_EXERCISE INSTRUCTIONS_:
Rewrite the items below, putting "photographer" in place of each "camera" and changing nothing else. Leave the pictures out.
··· DATASET ROWS
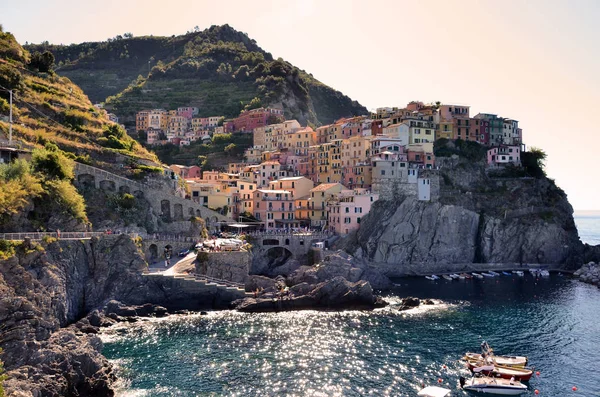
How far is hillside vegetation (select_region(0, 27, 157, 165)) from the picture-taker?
241ft

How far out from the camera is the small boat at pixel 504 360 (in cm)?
4359

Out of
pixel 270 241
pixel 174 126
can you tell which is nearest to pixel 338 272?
pixel 270 241

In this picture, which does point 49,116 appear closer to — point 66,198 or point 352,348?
point 66,198

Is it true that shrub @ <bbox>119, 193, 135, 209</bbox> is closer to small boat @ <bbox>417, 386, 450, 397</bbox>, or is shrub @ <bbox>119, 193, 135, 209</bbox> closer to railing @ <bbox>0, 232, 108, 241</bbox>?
railing @ <bbox>0, 232, 108, 241</bbox>

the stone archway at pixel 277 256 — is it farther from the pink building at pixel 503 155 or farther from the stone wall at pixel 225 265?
the pink building at pixel 503 155

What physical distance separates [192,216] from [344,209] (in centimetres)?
2449

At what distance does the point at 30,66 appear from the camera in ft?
308

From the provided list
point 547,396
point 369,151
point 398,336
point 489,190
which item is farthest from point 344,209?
point 547,396

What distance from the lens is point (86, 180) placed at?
70875 millimetres

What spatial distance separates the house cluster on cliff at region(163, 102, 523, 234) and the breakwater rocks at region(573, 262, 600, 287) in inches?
1017

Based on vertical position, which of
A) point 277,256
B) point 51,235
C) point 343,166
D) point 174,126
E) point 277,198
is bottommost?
point 277,256

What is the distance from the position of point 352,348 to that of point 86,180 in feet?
138

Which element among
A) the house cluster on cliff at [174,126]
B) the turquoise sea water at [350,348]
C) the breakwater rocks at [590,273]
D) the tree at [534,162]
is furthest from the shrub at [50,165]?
the tree at [534,162]

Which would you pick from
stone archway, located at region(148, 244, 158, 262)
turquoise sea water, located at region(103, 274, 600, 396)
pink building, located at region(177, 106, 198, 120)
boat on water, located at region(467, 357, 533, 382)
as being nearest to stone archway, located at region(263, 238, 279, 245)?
stone archway, located at region(148, 244, 158, 262)
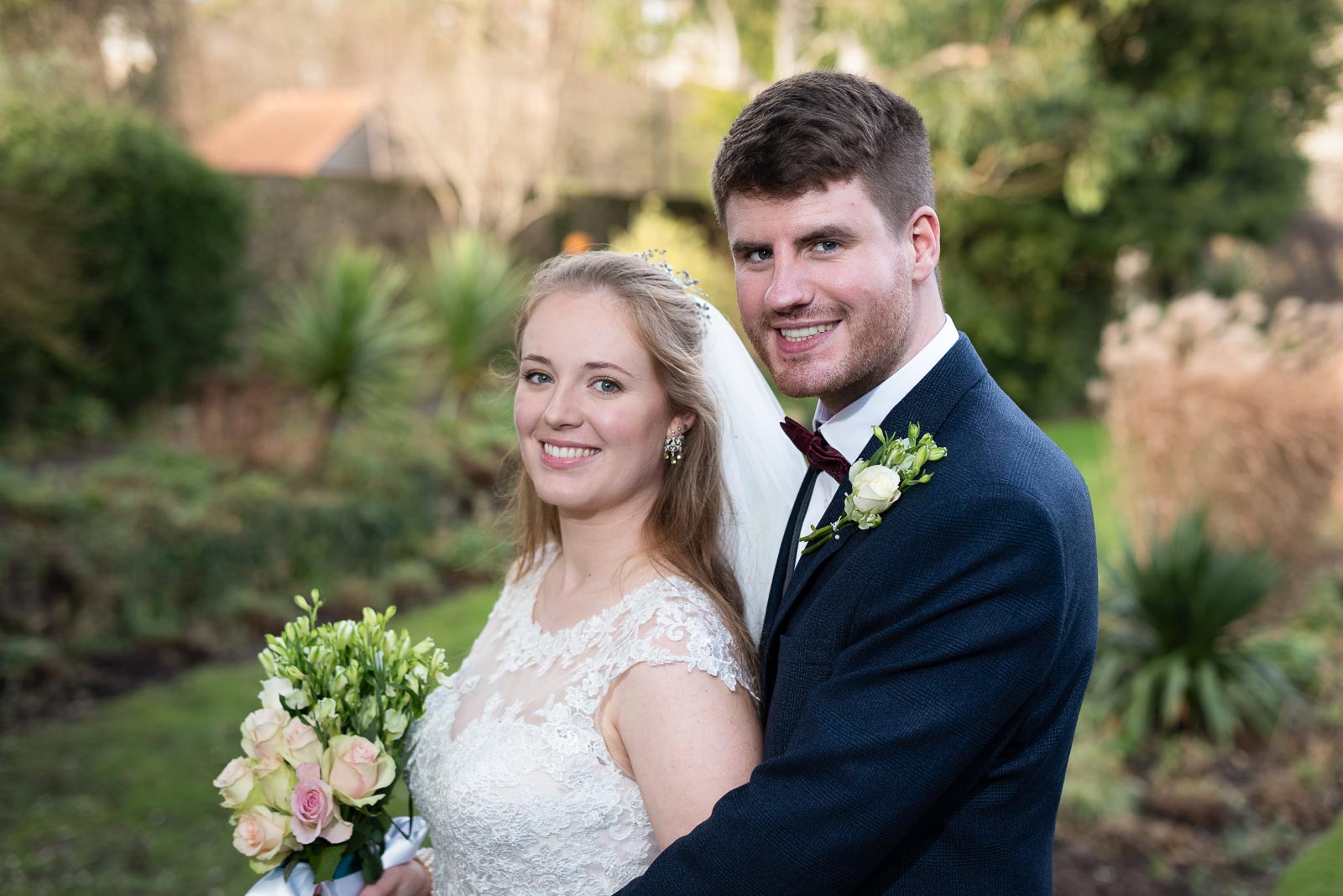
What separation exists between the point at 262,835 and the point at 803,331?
153cm

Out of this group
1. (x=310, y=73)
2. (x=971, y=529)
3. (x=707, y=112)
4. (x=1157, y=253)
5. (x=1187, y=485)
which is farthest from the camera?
(x=310, y=73)

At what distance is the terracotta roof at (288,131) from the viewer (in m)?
25.5

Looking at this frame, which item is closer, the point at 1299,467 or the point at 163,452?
the point at 1299,467

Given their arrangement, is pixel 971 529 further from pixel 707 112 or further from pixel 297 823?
pixel 707 112

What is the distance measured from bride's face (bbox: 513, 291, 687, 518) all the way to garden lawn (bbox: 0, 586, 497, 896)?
1.74m

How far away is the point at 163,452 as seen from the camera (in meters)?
9.20

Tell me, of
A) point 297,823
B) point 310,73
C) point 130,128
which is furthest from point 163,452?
point 310,73

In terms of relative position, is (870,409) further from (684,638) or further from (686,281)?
(686,281)

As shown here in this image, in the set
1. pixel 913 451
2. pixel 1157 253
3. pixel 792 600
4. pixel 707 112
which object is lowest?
pixel 792 600

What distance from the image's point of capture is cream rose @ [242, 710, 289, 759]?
7.83ft

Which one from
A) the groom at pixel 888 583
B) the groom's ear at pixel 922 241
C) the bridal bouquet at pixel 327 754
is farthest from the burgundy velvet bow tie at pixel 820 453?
the bridal bouquet at pixel 327 754

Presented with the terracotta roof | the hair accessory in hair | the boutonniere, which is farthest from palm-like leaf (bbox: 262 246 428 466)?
the terracotta roof

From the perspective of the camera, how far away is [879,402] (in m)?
2.12

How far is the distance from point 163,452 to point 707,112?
35.4ft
······
_ANSWER BELOW_:
How far is hillside vegetation (select_region(0, 27, 157, 165)) from the picture-taker?
241ft

How far out from the photographer is the small boat at pixel 504 360 (in cm)?
4359

Out of
pixel 270 241
pixel 174 126
can you tell which is nearest to pixel 338 272?
pixel 270 241

In this picture, which does point 49,116 appear closer to — point 66,198 or point 352,348?
point 66,198

Is it true that shrub @ <bbox>119, 193, 135, 209</bbox> is closer to small boat @ <bbox>417, 386, 450, 397</bbox>, or is shrub @ <bbox>119, 193, 135, 209</bbox> closer to railing @ <bbox>0, 232, 108, 241</bbox>?
railing @ <bbox>0, 232, 108, 241</bbox>

the stone archway at pixel 277 256 — is it farther from the pink building at pixel 503 155 or farther from the stone wall at pixel 225 265?
the pink building at pixel 503 155

What physical distance separates [192,216] from [344,209] (in centimetres)?
2449

At what distance does the point at 30,66 appear from the photographer in ft?
308

From the provided list
point 547,396
point 369,151
point 398,336
point 489,190
which item is farthest from point 344,209?
point 547,396

What distance from the lens is point (86, 180) placed at?
70875 millimetres

What spatial distance separates the house cluster on cliff at region(163, 102, 523, 234) and the breakwater rocks at region(573, 262, 600, 287) in inches?
1017

Based on vertical position, which of
A) point 277,256
B) point 51,235
C) point 343,166
D) point 174,126
E) point 277,198
is bottommost?
point 277,256

What is the distance from the position of point 352,348 to that of point 86,180 in feet?
138

Which element among
A) the house cluster on cliff at [174,126]
B) the turquoise sea water at [350,348]
C) the breakwater rocks at [590,273]
D) the tree at [534,162]
is furthest from the shrub at [50,165]?
the tree at [534,162]

Which would you pick from
stone archway, located at region(148, 244, 158, 262)
turquoise sea water, located at region(103, 274, 600, 396)
pink building, located at region(177, 106, 198, 120)
boat on water, located at region(467, 357, 533, 382)
as being nearest to stone archway, located at region(263, 238, 279, 245)?
stone archway, located at region(148, 244, 158, 262)
What separation exists between the point at 262,835 and the point at 803,331?
153cm

Out of this group
1. (x=310, y=73)
2. (x=971, y=529)
3. (x=707, y=112)
4. (x=1157, y=253)
5. (x=1187, y=485)
which is farthest from the photographer?
(x=310, y=73)

At what distance is the terracotta roof at (288,131) from the viewer (in m)?
25.5

Looking at this frame, which item is closer, the point at 1299,467 or the point at 163,452?
the point at 1299,467

Given their arrangement, is pixel 971 529 further from pixel 707 112 or further from pixel 297 823?
pixel 707 112

What is the distance measured from bride's face (bbox: 513, 291, 687, 518) all the way to garden lawn (bbox: 0, 586, 497, 896)?
1.74m

How far away is the point at 163,452 as seen from the photographer (in meters)?
9.20

Tell me, of
A) point 297,823
B) point 310,73
C) point 130,128
which is furthest from point 163,452?
point 310,73

In terms of relative position, is (870,409) further from (684,638) or further from (686,281)?
(686,281)

As shown here in this image, in the set
1. pixel 913 451
2. pixel 1157 253
3. pixel 792 600
4. pixel 707 112
which object is lowest?
pixel 792 600

What distance from the image's point of capture is cream rose @ [242, 710, 289, 759]?
7.83ft

Which one from
A) the groom at pixel 888 583
B) the groom's ear at pixel 922 241
C) the bridal bouquet at pixel 327 754
is farthest from the burgundy velvet bow tie at pixel 820 453?
the bridal bouquet at pixel 327 754

Presented with the terracotta roof | the hair accessory in hair | the boutonniere, which is farthest from palm-like leaf (bbox: 262 246 428 466)?
the terracotta roof

From the perspective of the photographer, how far away is [879,402] (in m)?
2.12

How far is the distance from point 163,452 to point 707,112?
35.4ft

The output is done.